As a relatively new company, we are grateful for great employees we can rely on. One of them is Vincent, who works as AccelByte’s backend software development engineer. He has been doing great job since his joining. While this guy did load testing on the IAM service which AccelByte team built alongside with some other cool projects, his skills are exposed the most in doing First Strike Games (FSG) telemetry.
Vincent had been helping FSG building their telemetry which needs to withstand at least 100k requests per second (RPS). He told the team how rewarding it was to work with FSG on the project, “I learned a lot of things from this project — from the checkpoint mechanism to how-to overcome S3 PUT limit request.”
Vincent told us about his valuable experience on the checkpoint mechanism in distributed system; it was when the team decided to use AWS Kinesis stream to bridge data from the ingestor to the processor with the SDK that it provides, Kinesis Client Library (KCL). While the team had already gone advanced with Golang, it turned out that the language was actually not supported by the service at that time. In order to solve that, Vincent and the team came up with the idea to rewrite several functionalities of the SDK to Golang.
Yes, you read that right, he used that language developed by Google to build the telemetry system. He basically helped creating a system that automatically records and transmits data from remote sources to IT resources for monitoring and analysis purposes. The telemetry system is divided into two parts, the ingestor which sends data to the stream and the processor which consumes data from the stream to be sent somewhere else (might as well be other stream).

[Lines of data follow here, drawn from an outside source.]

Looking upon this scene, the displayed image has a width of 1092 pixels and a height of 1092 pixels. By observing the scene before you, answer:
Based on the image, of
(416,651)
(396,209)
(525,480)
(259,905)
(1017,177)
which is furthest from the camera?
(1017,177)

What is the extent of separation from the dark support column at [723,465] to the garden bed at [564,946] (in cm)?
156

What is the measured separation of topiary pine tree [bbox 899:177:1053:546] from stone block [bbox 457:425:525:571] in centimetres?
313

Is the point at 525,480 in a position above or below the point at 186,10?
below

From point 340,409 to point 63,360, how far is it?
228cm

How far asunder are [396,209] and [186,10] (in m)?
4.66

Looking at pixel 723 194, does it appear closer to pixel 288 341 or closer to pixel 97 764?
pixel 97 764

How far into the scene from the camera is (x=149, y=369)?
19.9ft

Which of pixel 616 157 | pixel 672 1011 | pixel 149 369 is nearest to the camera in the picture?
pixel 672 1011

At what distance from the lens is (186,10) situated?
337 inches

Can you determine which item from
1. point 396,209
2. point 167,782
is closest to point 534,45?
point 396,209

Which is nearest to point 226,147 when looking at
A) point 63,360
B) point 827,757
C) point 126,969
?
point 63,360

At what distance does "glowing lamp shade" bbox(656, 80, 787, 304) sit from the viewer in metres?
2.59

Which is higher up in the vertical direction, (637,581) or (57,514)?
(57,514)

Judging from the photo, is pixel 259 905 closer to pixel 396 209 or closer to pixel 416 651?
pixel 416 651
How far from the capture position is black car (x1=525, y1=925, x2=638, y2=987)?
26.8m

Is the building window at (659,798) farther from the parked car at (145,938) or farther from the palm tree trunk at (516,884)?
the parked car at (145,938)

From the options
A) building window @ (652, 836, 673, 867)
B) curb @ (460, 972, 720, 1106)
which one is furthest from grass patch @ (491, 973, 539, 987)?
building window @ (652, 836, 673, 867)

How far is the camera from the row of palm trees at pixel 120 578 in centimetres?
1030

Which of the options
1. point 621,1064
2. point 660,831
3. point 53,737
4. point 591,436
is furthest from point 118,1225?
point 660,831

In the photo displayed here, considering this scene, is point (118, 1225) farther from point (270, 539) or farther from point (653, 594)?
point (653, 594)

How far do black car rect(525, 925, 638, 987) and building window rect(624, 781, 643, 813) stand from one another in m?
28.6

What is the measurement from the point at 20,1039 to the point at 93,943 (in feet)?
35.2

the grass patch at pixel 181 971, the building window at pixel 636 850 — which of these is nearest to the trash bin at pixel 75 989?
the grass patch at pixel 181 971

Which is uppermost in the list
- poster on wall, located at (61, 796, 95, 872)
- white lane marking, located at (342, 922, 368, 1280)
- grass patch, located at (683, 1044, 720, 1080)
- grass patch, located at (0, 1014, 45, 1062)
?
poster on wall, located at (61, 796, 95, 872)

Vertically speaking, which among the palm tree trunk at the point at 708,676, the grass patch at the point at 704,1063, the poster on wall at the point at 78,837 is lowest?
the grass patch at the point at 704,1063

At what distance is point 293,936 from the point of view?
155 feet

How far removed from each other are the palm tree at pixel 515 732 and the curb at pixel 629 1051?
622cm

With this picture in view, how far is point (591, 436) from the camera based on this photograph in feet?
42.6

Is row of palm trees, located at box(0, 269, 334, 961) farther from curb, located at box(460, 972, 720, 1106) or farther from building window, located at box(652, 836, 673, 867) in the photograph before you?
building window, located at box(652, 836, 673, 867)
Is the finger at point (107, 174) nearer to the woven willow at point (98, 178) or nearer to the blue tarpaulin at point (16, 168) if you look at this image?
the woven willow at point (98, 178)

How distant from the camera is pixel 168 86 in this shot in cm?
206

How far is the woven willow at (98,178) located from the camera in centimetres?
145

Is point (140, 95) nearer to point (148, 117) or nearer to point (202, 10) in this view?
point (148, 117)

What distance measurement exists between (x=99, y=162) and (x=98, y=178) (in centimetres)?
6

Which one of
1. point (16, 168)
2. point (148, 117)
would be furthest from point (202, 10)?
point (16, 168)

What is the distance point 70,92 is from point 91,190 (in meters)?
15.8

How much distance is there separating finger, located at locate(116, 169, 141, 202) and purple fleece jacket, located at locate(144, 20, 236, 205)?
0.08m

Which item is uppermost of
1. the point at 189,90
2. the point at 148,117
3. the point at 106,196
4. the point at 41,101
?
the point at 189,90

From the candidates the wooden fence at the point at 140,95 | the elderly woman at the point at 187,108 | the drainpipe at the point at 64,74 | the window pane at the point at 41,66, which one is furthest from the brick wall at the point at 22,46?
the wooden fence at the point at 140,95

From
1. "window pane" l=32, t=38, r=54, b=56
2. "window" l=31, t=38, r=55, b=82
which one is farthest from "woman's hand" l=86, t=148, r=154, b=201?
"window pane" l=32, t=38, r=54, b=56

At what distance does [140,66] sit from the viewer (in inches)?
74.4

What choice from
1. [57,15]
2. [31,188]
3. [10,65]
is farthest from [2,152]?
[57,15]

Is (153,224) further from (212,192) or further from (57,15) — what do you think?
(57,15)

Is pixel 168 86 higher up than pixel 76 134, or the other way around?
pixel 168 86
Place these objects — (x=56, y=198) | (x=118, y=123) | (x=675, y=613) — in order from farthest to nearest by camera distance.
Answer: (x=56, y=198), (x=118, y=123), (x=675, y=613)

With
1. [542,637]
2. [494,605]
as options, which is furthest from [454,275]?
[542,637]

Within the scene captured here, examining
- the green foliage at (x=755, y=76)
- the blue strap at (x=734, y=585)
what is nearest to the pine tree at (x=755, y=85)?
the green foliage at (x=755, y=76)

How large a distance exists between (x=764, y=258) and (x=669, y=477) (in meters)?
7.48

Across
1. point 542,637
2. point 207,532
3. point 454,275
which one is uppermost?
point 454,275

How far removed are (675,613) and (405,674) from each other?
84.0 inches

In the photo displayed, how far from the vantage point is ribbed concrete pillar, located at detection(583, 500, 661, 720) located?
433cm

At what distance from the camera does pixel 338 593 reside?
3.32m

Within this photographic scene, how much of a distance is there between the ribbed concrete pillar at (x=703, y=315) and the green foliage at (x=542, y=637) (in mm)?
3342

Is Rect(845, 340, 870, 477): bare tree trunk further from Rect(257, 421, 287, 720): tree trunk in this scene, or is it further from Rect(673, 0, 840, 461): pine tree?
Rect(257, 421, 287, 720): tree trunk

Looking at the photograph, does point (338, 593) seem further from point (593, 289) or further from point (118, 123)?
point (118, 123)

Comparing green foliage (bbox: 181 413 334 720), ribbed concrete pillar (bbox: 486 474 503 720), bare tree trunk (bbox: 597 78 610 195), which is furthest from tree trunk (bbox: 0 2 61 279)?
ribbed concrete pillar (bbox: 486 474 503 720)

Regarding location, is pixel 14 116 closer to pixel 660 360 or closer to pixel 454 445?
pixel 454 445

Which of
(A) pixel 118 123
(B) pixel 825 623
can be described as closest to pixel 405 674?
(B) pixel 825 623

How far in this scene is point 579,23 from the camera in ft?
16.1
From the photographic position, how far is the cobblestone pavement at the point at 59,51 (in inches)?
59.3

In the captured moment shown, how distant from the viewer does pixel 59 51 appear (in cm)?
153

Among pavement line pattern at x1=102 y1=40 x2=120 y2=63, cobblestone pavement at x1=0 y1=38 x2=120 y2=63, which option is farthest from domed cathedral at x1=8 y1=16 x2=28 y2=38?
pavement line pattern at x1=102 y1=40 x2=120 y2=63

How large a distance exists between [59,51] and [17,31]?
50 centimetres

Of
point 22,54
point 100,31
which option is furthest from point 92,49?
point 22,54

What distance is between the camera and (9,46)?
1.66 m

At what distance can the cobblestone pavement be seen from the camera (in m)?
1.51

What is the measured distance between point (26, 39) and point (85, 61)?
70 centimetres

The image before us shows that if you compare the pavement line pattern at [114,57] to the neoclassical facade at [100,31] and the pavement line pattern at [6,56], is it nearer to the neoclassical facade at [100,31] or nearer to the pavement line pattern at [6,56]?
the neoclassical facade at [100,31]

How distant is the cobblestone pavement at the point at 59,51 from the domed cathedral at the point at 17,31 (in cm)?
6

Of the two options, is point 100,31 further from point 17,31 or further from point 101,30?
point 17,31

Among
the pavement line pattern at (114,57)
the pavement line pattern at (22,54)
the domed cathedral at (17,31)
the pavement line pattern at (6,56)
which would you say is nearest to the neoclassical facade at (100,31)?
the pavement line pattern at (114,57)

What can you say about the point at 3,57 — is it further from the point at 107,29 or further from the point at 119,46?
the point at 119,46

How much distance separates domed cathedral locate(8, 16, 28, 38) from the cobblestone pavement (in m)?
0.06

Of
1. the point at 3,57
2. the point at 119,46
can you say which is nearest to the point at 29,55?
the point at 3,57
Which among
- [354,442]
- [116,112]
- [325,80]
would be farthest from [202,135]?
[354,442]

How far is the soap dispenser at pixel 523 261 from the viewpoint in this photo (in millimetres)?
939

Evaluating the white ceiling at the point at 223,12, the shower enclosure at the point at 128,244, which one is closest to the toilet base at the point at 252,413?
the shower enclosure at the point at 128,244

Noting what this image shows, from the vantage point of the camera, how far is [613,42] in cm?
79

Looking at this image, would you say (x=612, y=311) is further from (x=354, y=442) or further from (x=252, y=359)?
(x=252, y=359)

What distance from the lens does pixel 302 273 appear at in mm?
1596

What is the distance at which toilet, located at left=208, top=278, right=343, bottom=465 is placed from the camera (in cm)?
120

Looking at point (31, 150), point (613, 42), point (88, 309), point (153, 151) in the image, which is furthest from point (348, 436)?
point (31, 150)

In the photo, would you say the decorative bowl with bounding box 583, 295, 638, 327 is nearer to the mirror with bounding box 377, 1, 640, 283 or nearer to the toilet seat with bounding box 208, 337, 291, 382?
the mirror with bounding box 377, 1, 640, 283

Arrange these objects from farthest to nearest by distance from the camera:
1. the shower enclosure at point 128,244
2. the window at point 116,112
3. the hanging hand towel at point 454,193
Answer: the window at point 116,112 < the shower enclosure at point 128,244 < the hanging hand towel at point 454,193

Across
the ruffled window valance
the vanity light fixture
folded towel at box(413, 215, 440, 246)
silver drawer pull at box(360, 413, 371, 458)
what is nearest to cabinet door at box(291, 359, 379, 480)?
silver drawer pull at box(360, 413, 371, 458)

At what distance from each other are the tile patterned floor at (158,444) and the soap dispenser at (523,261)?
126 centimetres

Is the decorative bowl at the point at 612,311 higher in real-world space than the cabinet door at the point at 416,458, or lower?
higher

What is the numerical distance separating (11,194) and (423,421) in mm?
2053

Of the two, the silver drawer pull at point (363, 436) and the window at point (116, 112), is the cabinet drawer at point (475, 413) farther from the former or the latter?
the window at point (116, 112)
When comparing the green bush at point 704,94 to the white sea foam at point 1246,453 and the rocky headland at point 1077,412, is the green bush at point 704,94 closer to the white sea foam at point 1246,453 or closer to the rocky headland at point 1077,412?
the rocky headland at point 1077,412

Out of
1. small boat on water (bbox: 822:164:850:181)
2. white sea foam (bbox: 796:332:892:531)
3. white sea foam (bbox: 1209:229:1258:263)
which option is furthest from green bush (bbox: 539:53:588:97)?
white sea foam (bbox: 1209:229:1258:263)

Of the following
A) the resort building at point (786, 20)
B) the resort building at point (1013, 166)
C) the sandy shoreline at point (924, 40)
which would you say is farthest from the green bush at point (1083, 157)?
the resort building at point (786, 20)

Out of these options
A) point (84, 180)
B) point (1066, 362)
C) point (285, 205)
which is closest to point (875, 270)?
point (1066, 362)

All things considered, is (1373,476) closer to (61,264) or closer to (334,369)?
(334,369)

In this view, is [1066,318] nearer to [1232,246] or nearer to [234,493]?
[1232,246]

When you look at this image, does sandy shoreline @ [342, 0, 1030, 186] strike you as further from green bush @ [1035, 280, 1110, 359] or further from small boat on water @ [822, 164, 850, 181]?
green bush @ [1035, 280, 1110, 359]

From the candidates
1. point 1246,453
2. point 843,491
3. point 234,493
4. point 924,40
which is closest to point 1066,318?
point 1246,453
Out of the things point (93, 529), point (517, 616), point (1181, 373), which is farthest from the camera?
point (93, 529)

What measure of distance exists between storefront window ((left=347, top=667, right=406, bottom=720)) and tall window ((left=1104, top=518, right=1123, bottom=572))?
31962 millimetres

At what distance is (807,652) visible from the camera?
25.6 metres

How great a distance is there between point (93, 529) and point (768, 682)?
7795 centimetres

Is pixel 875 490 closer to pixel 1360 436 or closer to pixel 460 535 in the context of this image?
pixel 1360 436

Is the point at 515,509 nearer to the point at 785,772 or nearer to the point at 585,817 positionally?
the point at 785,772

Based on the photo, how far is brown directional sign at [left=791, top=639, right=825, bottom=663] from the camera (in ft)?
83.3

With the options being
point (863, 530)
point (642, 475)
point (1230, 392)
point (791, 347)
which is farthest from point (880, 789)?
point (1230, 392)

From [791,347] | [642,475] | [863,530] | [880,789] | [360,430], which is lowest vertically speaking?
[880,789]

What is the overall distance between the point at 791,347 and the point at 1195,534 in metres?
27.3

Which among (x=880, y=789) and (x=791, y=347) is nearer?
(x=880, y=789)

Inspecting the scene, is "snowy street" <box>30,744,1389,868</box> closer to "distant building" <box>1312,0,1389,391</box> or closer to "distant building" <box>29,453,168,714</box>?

“I wrote those two parts using Golang. I’d never imagined Golang would help me a lot in the telemetry project. Its clear and concise syntax helped me debug more easily compared to other languages like Java, for instance, where magic happens around every corner,” Vincent added.
The concurrency of the language helped him to achieve performance target on the processor side where the consuming speed needs to be high enough that it is not left behind by the ingestor writing speed. Other than its concurrency, Go’s documentation was also mentioned by Vincent to be helpful for being ‘clear’ that you can learn it easily. The mentioned transcendences of Golang became Vincent’s reason to use the language to do the telemetry system.
Vincent did write the ingestor and the processor, however, he also totally designed the processor architecture — the other team member and our CTO are the ones who designed the architecture for ingestor. The processor architecture is different with KCL in implementation; while KCL is implemented to listen to all shards in the stream, which our CTO thought it won’t be easy for horizontal scaling, each instance of our processor listens to one shard so they can easily be scaled horizontally. In short, 130 processor instances for 130 shards.
Everybody faces obstacles in their job and so does Vincent. One problem he faced while doing his telemetry was the SlowDownException from AWS S3 PUT request, which is intended as protection against intentional and unintentional resource over consumption. With high request rate triggering the protection mechanism, SlowDown errors occurred. Vincent did further research on this matter which led him to the root of the problem: the hot spots. These hot spots need to be avoided in order to scale the S3 to 100k RPS. Vincent found out that introducing randomness in key prefixes is the solution. Yet, the errors didn’t just disappear. This guy came up with an idea to use one PUT request for many events instead of doing ‘a PUT request for an event’ way. In effect, the number of PUT requests made to the S3 was reduced.
“It works! The SlowDown errors finally left me alone and I proved how our telemetry handle up to 100k RPS through the load test!”
Update from Vincent:
The randomness could be achieved by using UUID and date combination, e.g. [random four characters of UUID]/[ddMMYYYY]/[UUID].json.
The key randomness might be outdated since there is another built-in solution by Amazon that doesn’t require us to have key randomness to achieve high performance anymore. Reference: https://aws.amazon.com/about-aws/whats-new/2018/07/amazon-s3-announces-increased-request-rate-performance/.